The tournament is named after Jack Tosh, who coached boys basketball at DeKalb – leading the Barbs to fourth place in the state in 1968 – and who was athletic director at York from the mid 1970′s until his retirement in 1990. It was Tosh, a 1989 inductee into the Illinois Basketball Coaches Association Hall of Fame, who started what was originally called the York Holiday Festival in 1974. The tournament was renamed the Jack Tosh Tournament after his retirement.

Naturally, Cohn calls the 2012 title his fondest memory of the tournament. The 6-foot-2 Cohn played for Colorado State and William & Mary, then for the Philadelphia 76ers summer league team. Cohn has played the last two season overseas in Israel, but plans to join an NBA G League team.
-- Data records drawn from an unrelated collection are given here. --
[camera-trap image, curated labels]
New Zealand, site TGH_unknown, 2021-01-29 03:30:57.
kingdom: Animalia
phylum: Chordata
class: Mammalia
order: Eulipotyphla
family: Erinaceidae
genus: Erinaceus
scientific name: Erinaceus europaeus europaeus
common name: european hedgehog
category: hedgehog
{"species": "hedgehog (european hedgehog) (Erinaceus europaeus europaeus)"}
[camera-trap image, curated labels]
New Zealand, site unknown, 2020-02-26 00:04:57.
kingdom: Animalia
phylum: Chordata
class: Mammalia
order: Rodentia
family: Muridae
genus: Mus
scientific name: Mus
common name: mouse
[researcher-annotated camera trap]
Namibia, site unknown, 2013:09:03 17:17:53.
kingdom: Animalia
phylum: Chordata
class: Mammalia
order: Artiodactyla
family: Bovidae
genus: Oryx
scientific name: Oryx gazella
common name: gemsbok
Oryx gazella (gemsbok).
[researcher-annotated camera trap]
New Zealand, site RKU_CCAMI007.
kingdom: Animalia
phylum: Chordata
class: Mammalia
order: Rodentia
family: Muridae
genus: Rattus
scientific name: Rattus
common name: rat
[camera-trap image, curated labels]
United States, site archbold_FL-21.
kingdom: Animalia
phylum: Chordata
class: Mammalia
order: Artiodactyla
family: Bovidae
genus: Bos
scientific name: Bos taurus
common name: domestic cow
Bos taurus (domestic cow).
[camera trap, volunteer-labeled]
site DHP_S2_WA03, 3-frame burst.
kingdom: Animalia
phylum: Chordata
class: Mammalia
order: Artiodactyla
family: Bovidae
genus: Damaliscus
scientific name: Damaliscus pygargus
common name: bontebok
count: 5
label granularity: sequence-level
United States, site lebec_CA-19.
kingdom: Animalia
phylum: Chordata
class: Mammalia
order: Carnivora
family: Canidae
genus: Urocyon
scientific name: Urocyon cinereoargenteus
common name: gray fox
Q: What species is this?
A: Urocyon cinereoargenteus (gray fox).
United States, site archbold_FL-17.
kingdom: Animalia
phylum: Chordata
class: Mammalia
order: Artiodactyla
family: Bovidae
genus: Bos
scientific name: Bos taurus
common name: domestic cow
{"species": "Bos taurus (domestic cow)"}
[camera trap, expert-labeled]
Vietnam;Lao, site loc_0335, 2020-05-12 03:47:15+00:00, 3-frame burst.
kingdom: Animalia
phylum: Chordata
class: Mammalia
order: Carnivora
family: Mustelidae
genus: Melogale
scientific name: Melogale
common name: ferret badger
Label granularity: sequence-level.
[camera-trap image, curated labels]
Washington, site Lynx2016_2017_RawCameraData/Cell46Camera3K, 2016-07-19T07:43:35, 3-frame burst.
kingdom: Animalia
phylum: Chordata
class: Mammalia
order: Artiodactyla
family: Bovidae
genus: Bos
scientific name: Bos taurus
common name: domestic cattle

“Winning the Jack Tosh was like things coming full circle for me and my cousin, my uncle and dad,” Cohn said. “We had watched it and wanted to achieve it, and fortunately we were able to actually live that out. I’m pretty sentimental, so those types of things are really important to me and I cherish times like that.”

Former York standout center Frank Toohey, who played at Air Force, had a short walk to attend the tournament.

“Growing up across the street from York, we would go every year,” Toohey said. “I grew up watching Will Sullivan. My best memory is, without a doubt, winning the 2012 tournament against Conant.”

Former York point guard Nick Kosich, now a sophomore guard at Benedictine, also attend the tournament regularly during his childhood before guiding the Dukes to a pair of tourney titles, including in 2018.

“It was my dream to play for York and in the Jack Tosh tourney,” he said. “I loved watching all the great players from York, like David Cohn, Will Sullivan and Frank Toohey.

“As a player, winning those Jack Tosh tournaments are moments that I’ll cherish for the rest of my life.”

Erik Cohn, a sophomore guard at Trinity Christian College, had a special bond to the York program watching his older brother, David, live out his high school dreams. Erik Cohn sparked the Dukes to the 2018 title, but he said the tournament has been a family affair for many years.

“My dad was the head of the concession for the tournament and I would help him get Gatorade, Coke and other stuff for the tournament, and then we would watch my brother play,” Erik Cohn said. “The tournament is so unique to York, and it’s an amazing tournament. Winning the tournament in my senior year was the pinnacle of my career as a Duke.”

North Dakota freshman guard Nate Shockey, a 2019 York graduate, started making a name for himself in the Chicago area through his performances at the Jack Tosh his final two seasons. He scored 23 points in last season’s title-game loss to Bolingbrook.

Shockey, who has played in eight games this season for the Fighting Hawks, said the Jack Tosh tourney holds special memories for him.

“As a player, everyone on the team looked forward to the Tosh because we hosted it and it was a chance to play in front of our fans, ”Shockey said. “I will always remember the atmosphere in the gym against Downers Grove South in 2018. It was New Year’s Eve, and we were able to beat them after going back and forth the whole game. Celebrating with our student section after the game was a fun memory that I’ll always have.”